I do, however, think there are difficulties with the way in which this judgment has been presented.

The primary audience for this case is D and his parents. The reason for the decision reached needs to be communicated clearly to them because at present that have been given very confusing information.

D’s parents love him and they have made efforts to meet his needs. They were asked to change the way they parent him. They were given a care package which must have told them that the local authority thought that with support they could parent him. They have now been told they cannot parent him.

Although the judgment concludes that the reason they cannot is that the local authority erred in assessing them as having parenting capacity which they do not have (the reasons for this error are not clear) the bulk of the judgment is devoted to describing deficiencies in the parent’s capacities. This in turn has been picked up by the media and widely reported, possibly causing distress to the parties concerned. But the difficulties the parents had were known long before 2012 when the first care order came into effect. These difficulties are not what justified the judgment reached. The challenge the local authority had in meeting those needs is what counted.

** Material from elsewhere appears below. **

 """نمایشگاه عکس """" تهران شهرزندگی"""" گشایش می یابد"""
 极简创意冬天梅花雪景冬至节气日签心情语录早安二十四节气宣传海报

It is ethically problematic, as Suesspicious Minds has already pointed out, to justify the removal on the basis of the mother’s rigid thinking style and the fact that although she ‘does not want to be difficult or challenging’, her ‘personality and character traits’ make it difficult for her to work with professionals. The first part is effectively, justifying the removal on the basis of the mothers learning disabilities and if this is what the judge intended this should be stated explicitly. Problematic ‘personality and character traits’ do not amount to a disability but if they amount to an independent criteria justifying the adoption then this is a very very low threshold for the local authority to have to meet before placing a child for adoption. On reading the whole case it is clear that the mother’s personality and learning disabilities interact in such a way as to make it hard for her to parent and hard for others to support her too. Removal on these grounds may be justified. But the judgment needs to be explicit that this is what we are doing if, as a society, we are to be challenged to support families with similar difficulties more effectively in future.

Finally, these cases always make me wonder how proficient any of us would appear as parents if our children were subject to care orders, we were subject to the stress of being continuously scrutinised and knew that the cost of failure might be a permanent placement for adoption. After reading this judgment I went and looked up the Parenting Assessment Manual used to assess the skills of D’s parents and discovered the extent of my own deficiencies (I’m too ashamed to list them all but apparently you are meant to treat cradle cap). That does not mean I disagree with the overwhelming weight of professional opinion in favour of placing D for adoption. It means that families where one or more parent has a learning disability may still face an uphill struggle challenging discrimination.